*Problem 1*: In the essay on a partner's past that follows, why did the writer's fiancée say it didn't bother her that he had been married before? Answer in one to three sentences.
*Problem 2*: List every wedding-planning topic that the essay on a partner's past below names as something the writer and his fiancée talked about.

*Selection*:

★ ★ ★ ★

One of the perennial subjects in sex and relationship writing is jealousy of a partner’s past. At the Good Men Project this week, we had 10 Ways to Deal With Your Partner’s Sexual Past (Because You Have To). It’s not the most detailed discussion of the subject you’ll see, and I have some quibbles with bits of it, but it’s a healthy and helpful reminder of the utter bootlessness of longing to be the “first.”
I’ve written a bit on this topic before. In early 2009, I wrote to challenge the obsession so many have with a partner’s past. That piece is reprinted below.
Below this January 14 post on experience and numbers, bmmg39 writes:
…my view is that, often, people with little or no experience in a certain thing (it CAN be sex but it could also mean romantic love, or kissing, or slow-dancing, or whatever) often seek others with the same low level or non-level of experience. Someone who’s never soul-kissed someone else might not feel comfortable with someone who’s done that with a hundred people already. That doesn’t mean the first person thinks that there’s something wrong with the second; it means that the first person would like to be remembered fondly as someone else’s first experience in that department with all the wonderful awkwardness and nervousness that is said to come with it.
The bold emphasis is mine. What bmmg writes sounds innocent and sweet enough. But the problem is clear: when one of our chief longings is “to be remembered fondly”, to be “someone else’s first”, we’re placing our own desires ahead of our partner’s. We’re using sex as a way of leaving a mark on another person’s body or heart, hoping — as humans tend to hope — that we won’t be forgotten. There’s no question that most of us would like to leave an impression on other people; perhaps it’s the historian in me, but there are few worse fears I have, to be honest, than that I will be completely forgotten! But bmmg makes the mistake of assuming that “first” equals “most memorable.” Ask around. Legions of people, particularly women, would rather forget their first experience of heterosexual intercourse. There’s not infrequently a world of difference between, say, the first partner with whom you had intercourse and the first partner with whom you truly felt close and safe.
When my wife and I were planning our wedding, she was hardly unaware that this was to be my fourth marriage — and her first. (Indeed, I have been the first husband to four different women.) A friend of ours did ask her, on one occasion, if it bothered her that she was doing something for the first time that I had done several times before. My fiancee, sensible as ever, said, “No, because this is the first time he’s doing it with me.” She was focused, bless her, on the marriage we were building together. She didn’t deny the reality of what had come before, but she rightly saw no reason to believe that prior experience on my part would diminish the unique intensity of what we were creating as a team. She knew better than to see me as a three-time loser and a has-been. So when we talked about rings and dresses and bands and caterers, she was aware — on some level — that I had had all those conversations before. But she was also clear that passion is not automatically killed by repetition; she knew enough to know that past behavior isn’t always the best indicator of future action. Above all, she believed that most of the time, the axiom of “post hoc ergo propter hoc” holds true: my ability to be a great husband in my fourth marriage was in no small degree a consequence of all the mistakes I had made in the previous three. Some folks hit a home run on their first at bat. Others… need to be sent down to the minors a time or three.

★ ★ ★ ★

*Data lines*:
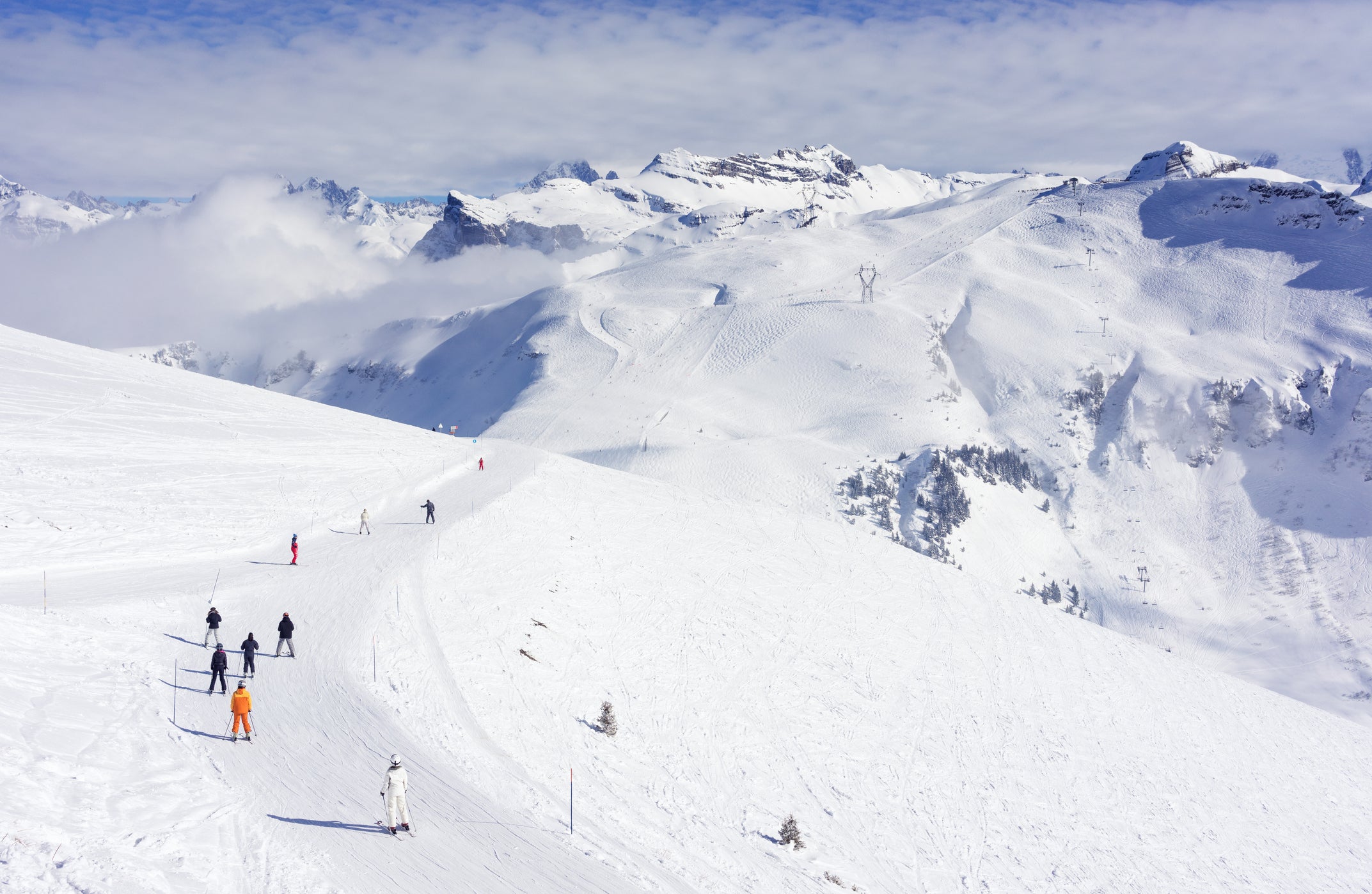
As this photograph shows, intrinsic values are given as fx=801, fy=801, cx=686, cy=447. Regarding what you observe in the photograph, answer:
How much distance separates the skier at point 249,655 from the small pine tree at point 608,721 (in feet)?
28.9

★ ★ ★ ★

*Finished answer 1*: She said it didn't bother her because it was the first time he was doing it with her. She was focused on the marriage they were building together.

*Finished answer 2*:
- Rings
- Dresses
- Bands
- Caterers